Curiously, Kung-Fu Master! opens with a scene that’s perfectly tailored for today’s social media climate. The teenage Demy, dressed in a karate uniform, mimics the stilted video-game motions of his favorite arcade game by treating his city sidewalk as a sight-scrolling button-masher. It’s a visual gag that’s been repeated endlessly in TikToks & Vines, where teens will mimic the nonsensical body language of GTA maniacs or idle NPCs. I don’t know that modern social media discourse would have much breathing room for discussing anything that happens after that adorable intro, though, since Varda is entirely disinterested in damning her wayward protagonist for her crimes. I understand the inherent sensitivity of a film tackling statutory rape in its core narrative, but I still think there’s something lost when art is reductively discussed as real-life morality parables rather than a safe, fictional space to explore complicated ideas.

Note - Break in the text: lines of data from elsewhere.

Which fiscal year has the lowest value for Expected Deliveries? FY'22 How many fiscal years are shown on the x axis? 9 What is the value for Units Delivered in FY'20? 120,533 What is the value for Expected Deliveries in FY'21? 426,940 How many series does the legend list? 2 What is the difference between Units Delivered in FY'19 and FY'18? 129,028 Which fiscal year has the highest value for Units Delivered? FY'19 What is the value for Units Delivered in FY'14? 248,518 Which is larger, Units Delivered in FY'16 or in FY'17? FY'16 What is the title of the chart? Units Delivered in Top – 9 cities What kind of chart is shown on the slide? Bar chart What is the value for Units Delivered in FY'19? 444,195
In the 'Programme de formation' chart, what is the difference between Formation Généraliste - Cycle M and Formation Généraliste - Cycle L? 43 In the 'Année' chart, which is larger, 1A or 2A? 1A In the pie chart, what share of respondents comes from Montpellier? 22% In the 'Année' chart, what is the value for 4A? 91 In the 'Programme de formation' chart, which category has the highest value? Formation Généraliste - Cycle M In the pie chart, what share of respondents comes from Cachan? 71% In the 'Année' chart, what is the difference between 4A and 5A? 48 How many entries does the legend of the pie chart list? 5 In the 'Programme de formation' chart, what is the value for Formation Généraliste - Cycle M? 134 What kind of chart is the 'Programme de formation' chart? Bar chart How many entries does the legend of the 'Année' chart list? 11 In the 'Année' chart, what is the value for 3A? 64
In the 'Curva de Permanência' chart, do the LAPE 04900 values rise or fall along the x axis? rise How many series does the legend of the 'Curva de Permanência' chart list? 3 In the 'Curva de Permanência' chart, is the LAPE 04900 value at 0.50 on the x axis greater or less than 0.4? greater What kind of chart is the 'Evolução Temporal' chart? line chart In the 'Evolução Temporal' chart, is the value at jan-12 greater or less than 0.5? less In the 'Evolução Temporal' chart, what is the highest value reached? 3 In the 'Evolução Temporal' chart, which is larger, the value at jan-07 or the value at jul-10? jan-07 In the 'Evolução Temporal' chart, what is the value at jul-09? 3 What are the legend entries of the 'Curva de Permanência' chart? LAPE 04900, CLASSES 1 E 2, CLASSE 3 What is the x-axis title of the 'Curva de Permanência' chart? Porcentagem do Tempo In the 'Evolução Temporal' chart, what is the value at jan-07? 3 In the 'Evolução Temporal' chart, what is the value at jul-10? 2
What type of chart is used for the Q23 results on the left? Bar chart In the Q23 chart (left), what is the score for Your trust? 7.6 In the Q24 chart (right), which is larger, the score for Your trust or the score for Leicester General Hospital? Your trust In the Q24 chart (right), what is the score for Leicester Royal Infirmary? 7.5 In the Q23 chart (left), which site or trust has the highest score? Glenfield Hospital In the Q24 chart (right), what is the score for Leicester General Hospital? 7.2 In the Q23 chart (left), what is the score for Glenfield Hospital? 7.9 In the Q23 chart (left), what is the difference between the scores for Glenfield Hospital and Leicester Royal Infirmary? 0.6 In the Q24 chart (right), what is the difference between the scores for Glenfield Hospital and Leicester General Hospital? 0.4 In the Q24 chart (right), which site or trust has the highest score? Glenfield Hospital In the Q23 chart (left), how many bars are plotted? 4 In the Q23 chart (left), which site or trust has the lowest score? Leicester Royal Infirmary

Despite the obvious personal connection to Varda & Birkin’s own families (including the eventual loss of Varda’s husband & Demy’s father to AIDS complications), these are fictional characters whose onscreen behavior are not being endorsed by their real-life creators. However, the harsh circumstances of the world they occupy is very real, and their moral transgressions within it are a troubling psychological response to that circumstance. It’s deeply fucked up, but that doesn’t mean it’s not worth grappling with.